The problem is if oak trees have gone extinct from the earth and the only one left happens to be in the form of an acorn, that acorn holds within it the potential not merely to be one oak tree but a forest of them. Oak trees are monoecious.

Ergo an acorn is, in effect, a forest of oak trees.
 
Does it matter? Surely even an atheist knows the difference between right and wrong! If he does not already think that murder is wrong, then arguments are futile.
 
The inherent value of life might make more sense from an atheist perspective.
If There’s no God or after life, than this current life is all we have so we’d better defend it.
Some might claim that an atheist perspective implies a complete lack of any purpose or meaning to life, so whether one lives or dies is inconsequential, objectively speaking because all there is is particles of matter randomly interacting. There is nothing like an “inherent value” based upon the physical and chemical interactions of particles of matter. The material order, according to the atheist, just is as a brute fact. No meaning, no purpose, no significance. Period.
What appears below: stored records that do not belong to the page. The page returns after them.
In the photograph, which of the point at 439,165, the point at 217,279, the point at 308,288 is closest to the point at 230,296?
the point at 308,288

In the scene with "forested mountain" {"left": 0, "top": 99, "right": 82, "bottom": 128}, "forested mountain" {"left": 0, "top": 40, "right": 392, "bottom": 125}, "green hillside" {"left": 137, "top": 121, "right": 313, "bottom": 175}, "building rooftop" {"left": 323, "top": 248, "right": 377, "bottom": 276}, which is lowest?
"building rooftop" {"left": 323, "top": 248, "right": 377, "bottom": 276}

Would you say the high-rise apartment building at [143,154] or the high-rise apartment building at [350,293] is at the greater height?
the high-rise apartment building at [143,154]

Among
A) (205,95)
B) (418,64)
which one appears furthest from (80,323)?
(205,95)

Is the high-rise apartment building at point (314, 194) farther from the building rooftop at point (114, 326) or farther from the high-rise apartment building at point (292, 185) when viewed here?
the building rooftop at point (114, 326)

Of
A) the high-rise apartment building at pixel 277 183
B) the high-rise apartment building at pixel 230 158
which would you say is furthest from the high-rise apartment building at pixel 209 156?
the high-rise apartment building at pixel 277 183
That means what follows from atheism is whatever morality a random arrangement of chemicals happens to come up with. Hitler’s “sense of life” is as valid as Gandhi’s, since there is no inherent value to be had.
Belief in God/after life may diminish the value of life. God may have the right to end life or this life maybe regarded as second best to the next one.
So the value of life may fit better into atheism, where this only really can’t be wasted, than into religion, where life can be “justly” removed & doesn’t compare to the after life.
It isn’t a question of the value any particular “belief in God” brings to the table. It is a question of the value that God himself, if he exists as the Creator and Sustainer of all that exists, brings to the table.

The question isn’t resolved by beliefs about value, but by the underlying reality that is the foundation of existence.
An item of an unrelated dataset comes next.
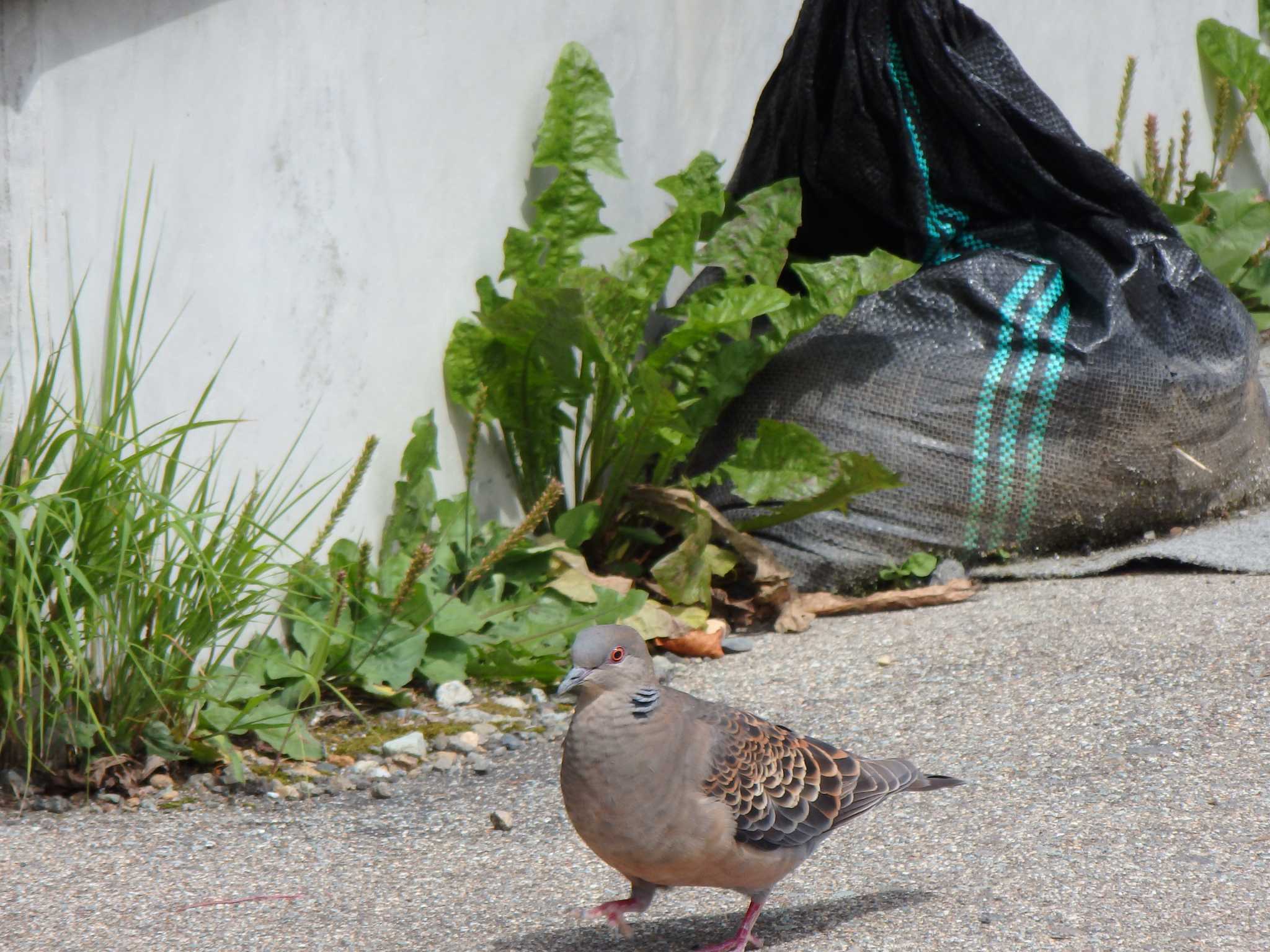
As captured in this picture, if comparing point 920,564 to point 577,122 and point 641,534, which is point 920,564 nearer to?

What you or I believe is largely irrelevant. The value that God endows on existence is everything, whereas the value that mere matter, as a brute fact, endows is a non-starter – which is why you have to punt to “belief,” as if human belief is at all meaningful if there is nothing real behind that belief to back it up.

Monopoly money versus currency underwritten by the omnipotent, omnibenevolent, omniscient Creator of all that exists. There is no comparison with regard to relative value and what backs it up.